This is an example of building a video Question-Answer system using Jina.

The index data is subtitle files of YouTube videos. After indexing, you can query with questions in natural langurage and retrieve the related video together with the timestamp that the corresponding answer appears.


pip install -r requirements.txt


By default, we index the subtitle file, toy-data/zvXkQkqd2I8.vtt

python app.py -m index

Query with questions,

python app.py -m query

To start the video UI, run the following codes and open http://localhost:3000/video/ in your browser.

git clone https://github.com/jina-ai/jina-ui.git
cd jina-ui
git checkout showcase-video-search
yarn install
yarn jinajs build
yarn showcases dev

How it works

The index flow is as below. The sentences are extracted from the subtitle file. The meta information of the sentences are stored in the LMDBStorage. In the other pathway, the sentences of the subtitles are encoded by the DPRTextEncoder and afterwards the result embeddings are stored in the SimpleIndexer.

The query flow is as shown below.

  1. The input query is a question which is encoded into embeddings by using DPRTextEncoder.
  2. The embedding of the query question is used to retrieve the sentences from SimpleIndexer.
  3. After retrieving the indexed sentences, we use MatchExpander to extend the questions so that the sentences from the neighboring timestamps are considered as candidate sentences as well.
  4. The candidate sentences retrieved from the above steps have no text or meta information.
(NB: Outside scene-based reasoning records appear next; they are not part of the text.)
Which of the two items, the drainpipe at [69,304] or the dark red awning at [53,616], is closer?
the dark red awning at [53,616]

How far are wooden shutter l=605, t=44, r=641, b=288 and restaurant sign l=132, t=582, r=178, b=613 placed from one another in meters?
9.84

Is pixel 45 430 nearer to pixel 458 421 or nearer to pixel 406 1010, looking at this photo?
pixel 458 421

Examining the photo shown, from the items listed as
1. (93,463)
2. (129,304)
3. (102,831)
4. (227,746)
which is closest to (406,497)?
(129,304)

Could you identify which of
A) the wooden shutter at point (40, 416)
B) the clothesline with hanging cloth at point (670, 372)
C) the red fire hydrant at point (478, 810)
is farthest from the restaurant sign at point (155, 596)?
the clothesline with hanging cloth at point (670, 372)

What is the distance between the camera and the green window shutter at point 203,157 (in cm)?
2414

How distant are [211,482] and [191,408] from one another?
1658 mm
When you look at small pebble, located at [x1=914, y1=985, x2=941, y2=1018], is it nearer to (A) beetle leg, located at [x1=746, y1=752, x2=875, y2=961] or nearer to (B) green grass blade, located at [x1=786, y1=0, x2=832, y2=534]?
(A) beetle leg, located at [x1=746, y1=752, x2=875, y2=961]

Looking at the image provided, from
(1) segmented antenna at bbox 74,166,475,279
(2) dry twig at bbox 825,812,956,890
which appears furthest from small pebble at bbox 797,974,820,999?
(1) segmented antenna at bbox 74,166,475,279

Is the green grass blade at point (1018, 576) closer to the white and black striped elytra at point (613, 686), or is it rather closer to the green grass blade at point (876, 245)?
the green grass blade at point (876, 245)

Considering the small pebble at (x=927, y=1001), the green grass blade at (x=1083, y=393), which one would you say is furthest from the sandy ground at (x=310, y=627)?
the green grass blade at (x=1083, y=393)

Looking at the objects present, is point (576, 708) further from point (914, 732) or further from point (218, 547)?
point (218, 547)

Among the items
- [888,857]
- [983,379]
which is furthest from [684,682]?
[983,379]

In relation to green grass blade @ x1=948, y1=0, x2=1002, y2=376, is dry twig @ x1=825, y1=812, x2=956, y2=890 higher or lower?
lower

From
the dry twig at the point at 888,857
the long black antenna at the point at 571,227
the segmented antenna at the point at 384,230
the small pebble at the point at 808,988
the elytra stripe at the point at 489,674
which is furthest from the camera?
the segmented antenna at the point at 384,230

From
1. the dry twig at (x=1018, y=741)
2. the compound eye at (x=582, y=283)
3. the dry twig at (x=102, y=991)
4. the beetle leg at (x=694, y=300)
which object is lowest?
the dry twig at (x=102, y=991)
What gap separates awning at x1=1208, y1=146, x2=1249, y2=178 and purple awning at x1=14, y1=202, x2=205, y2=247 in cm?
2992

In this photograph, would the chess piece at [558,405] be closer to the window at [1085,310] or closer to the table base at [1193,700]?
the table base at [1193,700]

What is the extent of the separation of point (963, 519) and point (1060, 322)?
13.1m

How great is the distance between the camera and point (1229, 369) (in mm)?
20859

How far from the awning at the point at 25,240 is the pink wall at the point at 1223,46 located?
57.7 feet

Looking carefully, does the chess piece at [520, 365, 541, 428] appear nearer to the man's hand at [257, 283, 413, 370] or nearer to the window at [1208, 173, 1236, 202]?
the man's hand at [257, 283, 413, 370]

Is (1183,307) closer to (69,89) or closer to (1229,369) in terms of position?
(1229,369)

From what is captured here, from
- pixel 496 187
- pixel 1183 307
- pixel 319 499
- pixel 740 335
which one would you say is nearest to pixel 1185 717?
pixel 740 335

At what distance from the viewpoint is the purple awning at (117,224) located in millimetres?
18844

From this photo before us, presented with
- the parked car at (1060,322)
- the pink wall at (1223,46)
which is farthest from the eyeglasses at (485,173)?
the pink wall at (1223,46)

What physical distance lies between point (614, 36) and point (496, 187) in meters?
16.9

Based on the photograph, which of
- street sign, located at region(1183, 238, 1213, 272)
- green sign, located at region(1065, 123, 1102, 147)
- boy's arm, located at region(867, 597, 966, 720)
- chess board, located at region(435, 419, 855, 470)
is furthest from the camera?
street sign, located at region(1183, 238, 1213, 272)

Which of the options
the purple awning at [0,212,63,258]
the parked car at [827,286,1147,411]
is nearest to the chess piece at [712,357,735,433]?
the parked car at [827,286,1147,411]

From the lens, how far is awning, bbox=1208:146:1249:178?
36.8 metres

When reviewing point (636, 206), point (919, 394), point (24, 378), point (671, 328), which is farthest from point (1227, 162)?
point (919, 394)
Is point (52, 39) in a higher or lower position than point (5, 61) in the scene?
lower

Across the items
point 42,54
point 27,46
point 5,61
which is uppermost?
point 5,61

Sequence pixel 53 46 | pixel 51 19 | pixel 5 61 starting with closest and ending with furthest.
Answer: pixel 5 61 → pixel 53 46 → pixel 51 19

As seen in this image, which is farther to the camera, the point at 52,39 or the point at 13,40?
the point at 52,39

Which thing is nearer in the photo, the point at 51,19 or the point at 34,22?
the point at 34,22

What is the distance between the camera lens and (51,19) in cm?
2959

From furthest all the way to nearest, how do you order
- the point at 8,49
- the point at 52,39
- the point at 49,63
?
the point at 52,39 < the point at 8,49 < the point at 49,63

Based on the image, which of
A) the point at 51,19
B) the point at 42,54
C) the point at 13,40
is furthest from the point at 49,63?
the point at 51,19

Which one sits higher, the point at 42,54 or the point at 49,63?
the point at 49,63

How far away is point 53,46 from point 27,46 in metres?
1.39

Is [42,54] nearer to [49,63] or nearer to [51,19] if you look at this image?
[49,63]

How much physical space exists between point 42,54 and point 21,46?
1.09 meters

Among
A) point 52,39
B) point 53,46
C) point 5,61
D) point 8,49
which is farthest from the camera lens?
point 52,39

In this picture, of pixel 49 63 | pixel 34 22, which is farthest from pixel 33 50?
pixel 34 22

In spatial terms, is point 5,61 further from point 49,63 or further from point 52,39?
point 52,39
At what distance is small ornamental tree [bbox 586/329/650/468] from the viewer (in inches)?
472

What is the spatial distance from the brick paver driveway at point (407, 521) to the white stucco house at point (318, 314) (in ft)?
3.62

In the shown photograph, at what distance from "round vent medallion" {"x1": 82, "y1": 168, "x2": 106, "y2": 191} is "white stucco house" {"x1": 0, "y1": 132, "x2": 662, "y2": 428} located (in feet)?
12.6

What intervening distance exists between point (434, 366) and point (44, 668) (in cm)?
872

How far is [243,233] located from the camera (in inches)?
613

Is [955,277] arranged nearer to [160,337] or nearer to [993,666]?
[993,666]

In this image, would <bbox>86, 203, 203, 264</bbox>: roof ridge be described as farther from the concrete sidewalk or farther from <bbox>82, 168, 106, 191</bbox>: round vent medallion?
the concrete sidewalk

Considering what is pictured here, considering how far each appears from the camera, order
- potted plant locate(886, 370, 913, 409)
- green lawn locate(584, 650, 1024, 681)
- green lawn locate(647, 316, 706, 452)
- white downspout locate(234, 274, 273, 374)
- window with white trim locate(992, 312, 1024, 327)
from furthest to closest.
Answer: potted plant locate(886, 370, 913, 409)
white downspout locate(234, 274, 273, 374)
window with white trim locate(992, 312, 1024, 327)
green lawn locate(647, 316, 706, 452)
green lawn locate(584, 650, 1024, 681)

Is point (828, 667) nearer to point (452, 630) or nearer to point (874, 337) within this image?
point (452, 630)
We retrieve the meta information from LMDBStorage.
  5. Rank the candidate sentences and extract the exact answers from the sentences by using DPRReaderRanker.
  6. Get the timestamp and video uri information about the answer candidates with Text2Frame

How to index my own data? [W.I.P.]

  1. download the subtitle files

youtube-dl --write-auto-sub --skip-download https://www.youtube.com/watch\?v\=zvXkQkqd2I8 -o data/zvXkQkqd2I8
  1. run the following

python app.py -m index -d data
python app.py -m query